EpidemicU.S. COVID-19 Crisis Deepens as Deaths Top 250,000

As COVID-19 deaths topped 250,000 yesterday, the White House coronavirus task force signaled that the nation’s pandemic situation is worsening, with more overrun hospitals and deaths potentially approaching 2,000 a day in the lead-up to Christmas—unless strong mitigation measures are taken.

Meanwhile, the global COVID-19 total topped 56 million yesterday, as Europe’s cases slowed but its deaths rose.

Stark Predictions Ahead of Holidays
Administration officials told CBS News that task force doctors informed Vice President Mike Pence that the United States might average 1,500 deaths a day by next week and as many as 2,000 a day by Christmas, unless more steps are taken.

Concerned about surges in community spread that are already filling hospitals and intensive care units (ICUs), the doctors recommended temporarily closing bars and stopping indoor dining at restaurants and urged Pence or President Donald Trump to address the public on steps they can take.

Meanwhile, the latest coronavirus task force memo—shared with governors and obtained by the Center for Public Integrity—said 47 states are now in the “red zone,” meaning that their new cases are more than 100 per 100,000 residents per week. The only states not on the red zone list are Hawaii, Maine, and Vermont. The memo said current measures aren’t enough to flatten the curve and pushed for more antigen testing and for states to strengthen their warning to the public before Thanksgiving gatherings, which will likely amplify the spread of the virus.
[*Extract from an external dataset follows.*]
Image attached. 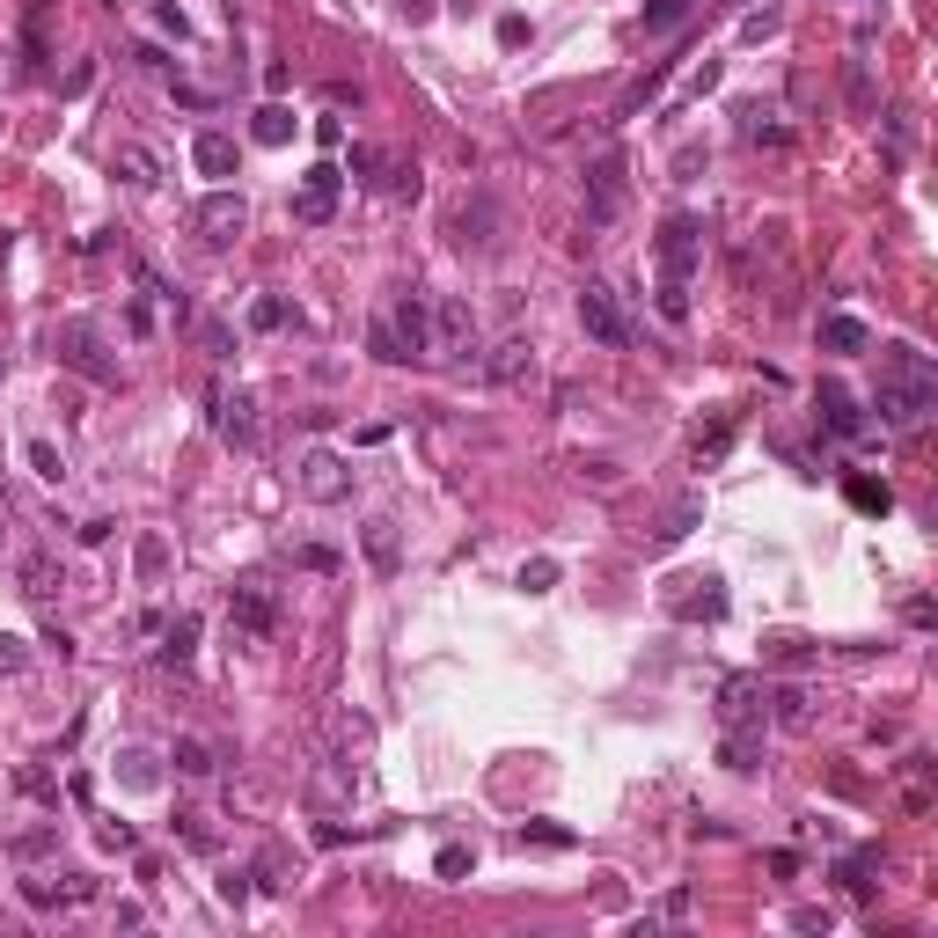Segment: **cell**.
I'll return each instance as SVG.
<instances>
[{"mask_svg": "<svg viewBox=\"0 0 938 938\" xmlns=\"http://www.w3.org/2000/svg\"><path fill=\"white\" fill-rule=\"evenodd\" d=\"M880 425L909 433L938 411V367L917 353V345H880V396H872Z\"/></svg>", "mask_w": 938, "mask_h": 938, "instance_id": "6da1fadb", "label": "cell"}, {"mask_svg": "<svg viewBox=\"0 0 938 938\" xmlns=\"http://www.w3.org/2000/svg\"><path fill=\"white\" fill-rule=\"evenodd\" d=\"M367 345H374V359H389V367L433 359V302H425V294H404V302L367 330Z\"/></svg>", "mask_w": 938, "mask_h": 938, "instance_id": "7a4b0ae2", "label": "cell"}, {"mask_svg": "<svg viewBox=\"0 0 938 938\" xmlns=\"http://www.w3.org/2000/svg\"><path fill=\"white\" fill-rule=\"evenodd\" d=\"M52 359H59V367H73L81 382H96V389H118V382H125V367L110 359L103 330H96L89 316H67V323L52 330Z\"/></svg>", "mask_w": 938, "mask_h": 938, "instance_id": "3957f363", "label": "cell"}, {"mask_svg": "<svg viewBox=\"0 0 938 938\" xmlns=\"http://www.w3.org/2000/svg\"><path fill=\"white\" fill-rule=\"evenodd\" d=\"M697 257H704V220H697V213H668V220H660V243H653L660 286H690Z\"/></svg>", "mask_w": 938, "mask_h": 938, "instance_id": "277c9868", "label": "cell"}, {"mask_svg": "<svg viewBox=\"0 0 938 938\" xmlns=\"http://www.w3.org/2000/svg\"><path fill=\"white\" fill-rule=\"evenodd\" d=\"M191 235L206 249H228V243H243L249 235V206H243V191H228V184H220V191H206L191 206Z\"/></svg>", "mask_w": 938, "mask_h": 938, "instance_id": "5b68a950", "label": "cell"}, {"mask_svg": "<svg viewBox=\"0 0 938 938\" xmlns=\"http://www.w3.org/2000/svg\"><path fill=\"white\" fill-rule=\"evenodd\" d=\"M580 330L594 337V345H609V353H623L631 345V316H623V302H616V286H602V279H586L580 286Z\"/></svg>", "mask_w": 938, "mask_h": 938, "instance_id": "8992f818", "label": "cell"}, {"mask_svg": "<svg viewBox=\"0 0 938 938\" xmlns=\"http://www.w3.org/2000/svg\"><path fill=\"white\" fill-rule=\"evenodd\" d=\"M294 484H302V498H316V506H337V498H353V462L330 455V447H308Z\"/></svg>", "mask_w": 938, "mask_h": 938, "instance_id": "52a82bcc", "label": "cell"}, {"mask_svg": "<svg viewBox=\"0 0 938 938\" xmlns=\"http://www.w3.org/2000/svg\"><path fill=\"white\" fill-rule=\"evenodd\" d=\"M271 631H279V602H271L265 586H235V602H228V638H235V645H265Z\"/></svg>", "mask_w": 938, "mask_h": 938, "instance_id": "ba28073f", "label": "cell"}, {"mask_svg": "<svg viewBox=\"0 0 938 938\" xmlns=\"http://www.w3.org/2000/svg\"><path fill=\"white\" fill-rule=\"evenodd\" d=\"M337 198H345V169H337V161H316V169L294 184V220L323 228V220L337 213Z\"/></svg>", "mask_w": 938, "mask_h": 938, "instance_id": "9c48e42d", "label": "cell"}, {"mask_svg": "<svg viewBox=\"0 0 938 938\" xmlns=\"http://www.w3.org/2000/svg\"><path fill=\"white\" fill-rule=\"evenodd\" d=\"M462 353H477V308L470 302H433V359H462Z\"/></svg>", "mask_w": 938, "mask_h": 938, "instance_id": "30bf717a", "label": "cell"}, {"mask_svg": "<svg viewBox=\"0 0 938 938\" xmlns=\"http://www.w3.org/2000/svg\"><path fill=\"white\" fill-rule=\"evenodd\" d=\"M762 704H770L762 674H727L719 682V727H762Z\"/></svg>", "mask_w": 938, "mask_h": 938, "instance_id": "8fae6325", "label": "cell"}, {"mask_svg": "<svg viewBox=\"0 0 938 938\" xmlns=\"http://www.w3.org/2000/svg\"><path fill=\"white\" fill-rule=\"evenodd\" d=\"M814 411H821V425H829L836 441H866V411H858V396H850L843 382H821Z\"/></svg>", "mask_w": 938, "mask_h": 938, "instance_id": "7c38bea8", "label": "cell"}, {"mask_svg": "<svg viewBox=\"0 0 938 938\" xmlns=\"http://www.w3.org/2000/svg\"><path fill=\"white\" fill-rule=\"evenodd\" d=\"M690 594H674V616L682 623H719L727 616V580L719 572H704V580H682Z\"/></svg>", "mask_w": 938, "mask_h": 938, "instance_id": "4fadbf2b", "label": "cell"}, {"mask_svg": "<svg viewBox=\"0 0 938 938\" xmlns=\"http://www.w3.org/2000/svg\"><path fill=\"white\" fill-rule=\"evenodd\" d=\"M484 374H492L498 389H521V382L535 374V345H529V337H498L492 359H484Z\"/></svg>", "mask_w": 938, "mask_h": 938, "instance_id": "5bb4252c", "label": "cell"}, {"mask_svg": "<svg viewBox=\"0 0 938 938\" xmlns=\"http://www.w3.org/2000/svg\"><path fill=\"white\" fill-rule=\"evenodd\" d=\"M213 425H220V441H257V396L249 389H220L213 396Z\"/></svg>", "mask_w": 938, "mask_h": 938, "instance_id": "9a60e30c", "label": "cell"}, {"mask_svg": "<svg viewBox=\"0 0 938 938\" xmlns=\"http://www.w3.org/2000/svg\"><path fill=\"white\" fill-rule=\"evenodd\" d=\"M586 191H594L586 220H594V228H609V220H616V206H623V161H616V155H609V161H594V177H586Z\"/></svg>", "mask_w": 938, "mask_h": 938, "instance_id": "2e32d148", "label": "cell"}, {"mask_svg": "<svg viewBox=\"0 0 938 938\" xmlns=\"http://www.w3.org/2000/svg\"><path fill=\"white\" fill-rule=\"evenodd\" d=\"M359 550H367V565L382 572V580L404 565V535H396V521H389V514H374L367 529H359Z\"/></svg>", "mask_w": 938, "mask_h": 938, "instance_id": "e0dca14e", "label": "cell"}, {"mask_svg": "<svg viewBox=\"0 0 938 938\" xmlns=\"http://www.w3.org/2000/svg\"><path fill=\"white\" fill-rule=\"evenodd\" d=\"M110 177H125L132 191H155V184H161V161L147 155L140 140H118V155H110Z\"/></svg>", "mask_w": 938, "mask_h": 938, "instance_id": "ac0fdd59", "label": "cell"}, {"mask_svg": "<svg viewBox=\"0 0 938 938\" xmlns=\"http://www.w3.org/2000/svg\"><path fill=\"white\" fill-rule=\"evenodd\" d=\"M191 169L213 177V184H228L235 177V140H228V132H198V140H191Z\"/></svg>", "mask_w": 938, "mask_h": 938, "instance_id": "d6986e66", "label": "cell"}, {"mask_svg": "<svg viewBox=\"0 0 938 938\" xmlns=\"http://www.w3.org/2000/svg\"><path fill=\"white\" fill-rule=\"evenodd\" d=\"M821 353L858 359V353H872V330H866L858 316H829V323H821Z\"/></svg>", "mask_w": 938, "mask_h": 938, "instance_id": "ffe728a7", "label": "cell"}, {"mask_svg": "<svg viewBox=\"0 0 938 938\" xmlns=\"http://www.w3.org/2000/svg\"><path fill=\"white\" fill-rule=\"evenodd\" d=\"M22 895H30L37 909H52V902H89L96 880H89V872H67V880H22Z\"/></svg>", "mask_w": 938, "mask_h": 938, "instance_id": "44dd1931", "label": "cell"}, {"mask_svg": "<svg viewBox=\"0 0 938 938\" xmlns=\"http://www.w3.org/2000/svg\"><path fill=\"white\" fill-rule=\"evenodd\" d=\"M118 784H125V792H155V784H161V756H155V748H118Z\"/></svg>", "mask_w": 938, "mask_h": 938, "instance_id": "7402d4cb", "label": "cell"}, {"mask_svg": "<svg viewBox=\"0 0 938 938\" xmlns=\"http://www.w3.org/2000/svg\"><path fill=\"white\" fill-rule=\"evenodd\" d=\"M719 762H727L733 778H748L762 762V727H727V741H719Z\"/></svg>", "mask_w": 938, "mask_h": 938, "instance_id": "603a6c76", "label": "cell"}, {"mask_svg": "<svg viewBox=\"0 0 938 938\" xmlns=\"http://www.w3.org/2000/svg\"><path fill=\"white\" fill-rule=\"evenodd\" d=\"M59 586H67V572H59V557H52V550L22 557V594H30V602H52Z\"/></svg>", "mask_w": 938, "mask_h": 938, "instance_id": "cb8c5ba5", "label": "cell"}, {"mask_svg": "<svg viewBox=\"0 0 938 938\" xmlns=\"http://www.w3.org/2000/svg\"><path fill=\"white\" fill-rule=\"evenodd\" d=\"M191 653H198V616L184 609L177 623H161V660H169V668H191Z\"/></svg>", "mask_w": 938, "mask_h": 938, "instance_id": "d4e9b609", "label": "cell"}, {"mask_svg": "<svg viewBox=\"0 0 938 938\" xmlns=\"http://www.w3.org/2000/svg\"><path fill=\"white\" fill-rule=\"evenodd\" d=\"M447 235H455L462 249H484V243H492V198H477V206H462L455 220H447Z\"/></svg>", "mask_w": 938, "mask_h": 938, "instance_id": "484cf974", "label": "cell"}, {"mask_svg": "<svg viewBox=\"0 0 938 938\" xmlns=\"http://www.w3.org/2000/svg\"><path fill=\"white\" fill-rule=\"evenodd\" d=\"M294 125H302V118H294L286 103H265L257 118H249V140H257V147H286V140H294Z\"/></svg>", "mask_w": 938, "mask_h": 938, "instance_id": "4316f807", "label": "cell"}, {"mask_svg": "<svg viewBox=\"0 0 938 938\" xmlns=\"http://www.w3.org/2000/svg\"><path fill=\"white\" fill-rule=\"evenodd\" d=\"M294 872H302V866H294V858H286L279 843H265V850H257V866H249V880L279 895V887H294Z\"/></svg>", "mask_w": 938, "mask_h": 938, "instance_id": "83f0119b", "label": "cell"}, {"mask_svg": "<svg viewBox=\"0 0 938 938\" xmlns=\"http://www.w3.org/2000/svg\"><path fill=\"white\" fill-rule=\"evenodd\" d=\"M902 807H909V814L931 807V756H909L902 762Z\"/></svg>", "mask_w": 938, "mask_h": 938, "instance_id": "f1b7e54d", "label": "cell"}, {"mask_svg": "<svg viewBox=\"0 0 938 938\" xmlns=\"http://www.w3.org/2000/svg\"><path fill=\"white\" fill-rule=\"evenodd\" d=\"M169 762H177V778H213V748L198 741V733H177V748H169Z\"/></svg>", "mask_w": 938, "mask_h": 938, "instance_id": "f546056e", "label": "cell"}, {"mask_svg": "<svg viewBox=\"0 0 938 938\" xmlns=\"http://www.w3.org/2000/svg\"><path fill=\"white\" fill-rule=\"evenodd\" d=\"M770 704H778V727L784 733H807V727H814V697H807V690H778Z\"/></svg>", "mask_w": 938, "mask_h": 938, "instance_id": "4dcf8cb0", "label": "cell"}, {"mask_svg": "<svg viewBox=\"0 0 938 938\" xmlns=\"http://www.w3.org/2000/svg\"><path fill=\"white\" fill-rule=\"evenodd\" d=\"M727 447H733V418H727V411H719V418H711V425H697V462H719V455H727Z\"/></svg>", "mask_w": 938, "mask_h": 938, "instance_id": "1f68e13d", "label": "cell"}, {"mask_svg": "<svg viewBox=\"0 0 938 938\" xmlns=\"http://www.w3.org/2000/svg\"><path fill=\"white\" fill-rule=\"evenodd\" d=\"M843 492H850V506H858V514H887V506H895V492H887V484H872V477H850Z\"/></svg>", "mask_w": 938, "mask_h": 938, "instance_id": "d6a6232c", "label": "cell"}, {"mask_svg": "<svg viewBox=\"0 0 938 938\" xmlns=\"http://www.w3.org/2000/svg\"><path fill=\"white\" fill-rule=\"evenodd\" d=\"M22 455H30V470H37V477H45V484H67V455H59L52 441H30V447H22Z\"/></svg>", "mask_w": 938, "mask_h": 938, "instance_id": "836d02e7", "label": "cell"}, {"mask_svg": "<svg viewBox=\"0 0 938 938\" xmlns=\"http://www.w3.org/2000/svg\"><path fill=\"white\" fill-rule=\"evenodd\" d=\"M514 843H543V850H572V829H557V821H521Z\"/></svg>", "mask_w": 938, "mask_h": 938, "instance_id": "e575fe53", "label": "cell"}, {"mask_svg": "<svg viewBox=\"0 0 938 938\" xmlns=\"http://www.w3.org/2000/svg\"><path fill=\"white\" fill-rule=\"evenodd\" d=\"M843 96H850V110H872V73H866V52L843 67Z\"/></svg>", "mask_w": 938, "mask_h": 938, "instance_id": "d590c367", "label": "cell"}, {"mask_svg": "<svg viewBox=\"0 0 938 938\" xmlns=\"http://www.w3.org/2000/svg\"><path fill=\"white\" fill-rule=\"evenodd\" d=\"M132 565H140V580H161V572H169V543H161V535H140Z\"/></svg>", "mask_w": 938, "mask_h": 938, "instance_id": "8d00e7d4", "label": "cell"}, {"mask_svg": "<svg viewBox=\"0 0 938 938\" xmlns=\"http://www.w3.org/2000/svg\"><path fill=\"white\" fill-rule=\"evenodd\" d=\"M741 132H748V147H784V140H792V132H784L778 118H762V110H748V125H741Z\"/></svg>", "mask_w": 938, "mask_h": 938, "instance_id": "74e56055", "label": "cell"}, {"mask_svg": "<svg viewBox=\"0 0 938 938\" xmlns=\"http://www.w3.org/2000/svg\"><path fill=\"white\" fill-rule=\"evenodd\" d=\"M470 866H477V850H470V843H441V858H433V872H441V880H462Z\"/></svg>", "mask_w": 938, "mask_h": 938, "instance_id": "f35d334b", "label": "cell"}, {"mask_svg": "<svg viewBox=\"0 0 938 938\" xmlns=\"http://www.w3.org/2000/svg\"><path fill=\"white\" fill-rule=\"evenodd\" d=\"M294 565H308V572H345V557H337L330 543H294Z\"/></svg>", "mask_w": 938, "mask_h": 938, "instance_id": "ab89813d", "label": "cell"}, {"mask_svg": "<svg viewBox=\"0 0 938 938\" xmlns=\"http://www.w3.org/2000/svg\"><path fill=\"white\" fill-rule=\"evenodd\" d=\"M690 8H697V0H645V30H674Z\"/></svg>", "mask_w": 938, "mask_h": 938, "instance_id": "60d3db41", "label": "cell"}, {"mask_svg": "<svg viewBox=\"0 0 938 938\" xmlns=\"http://www.w3.org/2000/svg\"><path fill=\"white\" fill-rule=\"evenodd\" d=\"M279 323H286L279 294H257V302H249V330H279Z\"/></svg>", "mask_w": 938, "mask_h": 938, "instance_id": "b9f144b4", "label": "cell"}, {"mask_svg": "<svg viewBox=\"0 0 938 938\" xmlns=\"http://www.w3.org/2000/svg\"><path fill=\"white\" fill-rule=\"evenodd\" d=\"M521 586H529V594H550V586H557V557H529V565H521Z\"/></svg>", "mask_w": 938, "mask_h": 938, "instance_id": "7bdbcfd3", "label": "cell"}, {"mask_svg": "<svg viewBox=\"0 0 938 938\" xmlns=\"http://www.w3.org/2000/svg\"><path fill=\"white\" fill-rule=\"evenodd\" d=\"M198 345H206L213 359H228V353H235V330H228V323H213V316H206V323H198Z\"/></svg>", "mask_w": 938, "mask_h": 938, "instance_id": "ee69618b", "label": "cell"}, {"mask_svg": "<svg viewBox=\"0 0 938 938\" xmlns=\"http://www.w3.org/2000/svg\"><path fill=\"white\" fill-rule=\"evenodd\" d=\"M690 529H697V498H682V506L668 514V529H660V543H682Z\"/></svg>", "mask_w": 938, "mask_h": 938, "instance_id": "f6af8a7d", "label": "cell"}, {"mask_svg": "<svg viewBox=\"0 0 938 938\" xmlns=\"http://www.w3.org/2000/svg\"><path fill=\"white\" fill-rule=\"evenodd\" d=\"M778 22H784L778 8H756V16L741 22V37H748V45H762V37H778Z\"/></svg>", "mask_w": 938, "mask_h": 938, "instance_id": "bcb514c9", "label": "cell"}, {"mask_svg": "<svg viewBox=\"0 0 938 938\" xmlns=\"http://www.w3.org/2000/svg\"><path fill=\"white\" fill-rule=\"evenodd\" d=\"M96 843H103V850H140V836H132V821H103Z\"/></svg>", "mask_w": 938, "mask_h": 938, "instance_id": "7dc6e473", "label": "cell"}, {"mask_svg": "<svg viewBox=\"0 0 938 938\" xmlns=\"http://www.w3.org/2000/svg\"><path fill=\"white\" fill-rule=\"evenodd\" d=\"M22 668H30V645L0 631V674H22Z\"/></svg>", "mask_w": 938, "mask_h": 938, "instance_id": "c3c4849f", "label": "cell"}, {"mask_svg": "<svg viewBox=\"0 0 938 938\" xmlns=\"http://www.w3.org/2000/svg\"><path fill=\"white\" fill-rule=\"evenodd\" d=\"M177 836L191 850H213V829H206V814H177Z\"/></svg>", "mask_w": 938, "mask_h": 938, "instance_id": "681fc988", "label": "cell"}, {"mask_svg": "<svg viewBox=\"0 0 938 938\" xmlns=\"http://www.w3.org/2000/svg\"><path fill=\"white\" fill-rule=\"evenodd\" d=\"M220 902H228V909L249 902V872H220Z\"/></svg>", "mask_w": 938, "mask_h": 938, "instance_id": "f907efd6", "label": "cell"}, {"mask_svg": "<svg viewBox=\"0 0 938 938\" xmlns=\"http://www.w3.org/2000/svg\"><path fill=\"white\" fill-rule=\"evenodd\" d=\"M59 843V829H37V836H16V858H45Z\"/></svg>", "mask_w": 938, "mask_h": 938, "instance_id": "816d5d0a", "label": "cell"}, {"mask_svg": "<svg viewBox=\"0 0 938 938\" xmlns=\"http://www.w3.org/2000/svg\"><path fill=\"white\" fill-rule=\"evenodd\" d=\"M829 909H814V902H807V909H792V931H829Z\"/></svg>", "mask_w": 938, "mask_h": 938, "instance_id": "f5cc1de1", "label": "cell"}, {"mask_svg": "<svg viewBox=\"0 0 938 938\" xmlns=\"http://www.w3.org/2000/svg\"><path fill=\"white\" fill-rule=\"evenodd\" d=\"M498 45H529V16H498Z\"/></svg>", "mask_w": 938, "mask_h": 938, "instance_id": "db71d44e", "label": "cell"}, {"mask_svg": "<svg viewBox=\"0 0 938 938\" xmlns=\"http://www.w3.org/2000/svg\"><path fill=\"white\" fill-rule=\"evenodd\" d=\"M396 16H404L411 30H418V22H433V0H396Z\"/></svg>", "mask_w": 938, "mask_h": 938, "instance_id": "11a10c76", "label": "cell"}, {"mask_svg": "<svg viewBox=\"0 0 938 938\" xmlns=\"http://www.w3.org/2000/svg\"><path fill=\"white\" fill-rule=\"evenodd\" d=\"M316 147H345V125H337V118H316Z\"/></svg>", "mask_w": 938, "mask_h": 938, "instance_id": "9f6ffc18", "label": "cell"}, {"mask_svg": "<svg viewBox=\"0 0 938 938\" xmlns=\"http://www.w3.org/2000/svg\"><path fill=\"white\" fill-rule=\"evenodd\" d=\"M8 249H16V235H8V228H0V257H8Z\"/></svg>", "mask_w": 938, "mask_h": 938, "instance_id": "6f0895ef", "label": "cell"}, {"mask_svg": "<svg viewBox=\"0 0 938 938\" xmlns=\"http://www.w3.org/2000/svg\"><path fill=\"white\" fill-rule=\"evenodd\" d=\"M103 8H125V0H103Z\"/></svg>", "mask_w": 938, "mask_h": 938, "instance_id": "680465c9", "label": "cell"}, {"mask_svg": "<svg viewBox=\"0 0 938 938\" xmlns=\"http://www.w3.org/2000/svg\"><path fill=\"white\" fill-rule=\"evenodd\" d=\"M0 521H8V506H0ZM0 535H8V529H0Z\"/></svg>", "mask_w": 938, "mask_h": 938, "instance_id": "91938a15", "label": "cell"}]
</instances>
Yesterday, the United States reported 161,934 new cases and 1,707 more deaths, according to the Johns Hopkins online dashboard. There are 76,823 Americans currently hospitalized for COVID-19, up from 73,014 the day before, the COVID Tracking Project said.

Surges in multiple states are straining the nation’s testing system, leading to long lines and longer turnaround times for results, NPR reported. So far this month, the daily average of tests conducted each day is more than 1.4 million.

And although promising news about vaccine efficacy, such as yesterday’s developments with the Pfizer-BioNTech vaccine, and the possibility that two vaccines may be cleared for emergency use in the weeks ahead, state and local public health experts told Politico that they’re worried states might not be ready to start distributing them by December. Some of the hurdles include logistical challenges, critical funding shortages, and scant federal guidance on who should be prioritized to receive the first doses.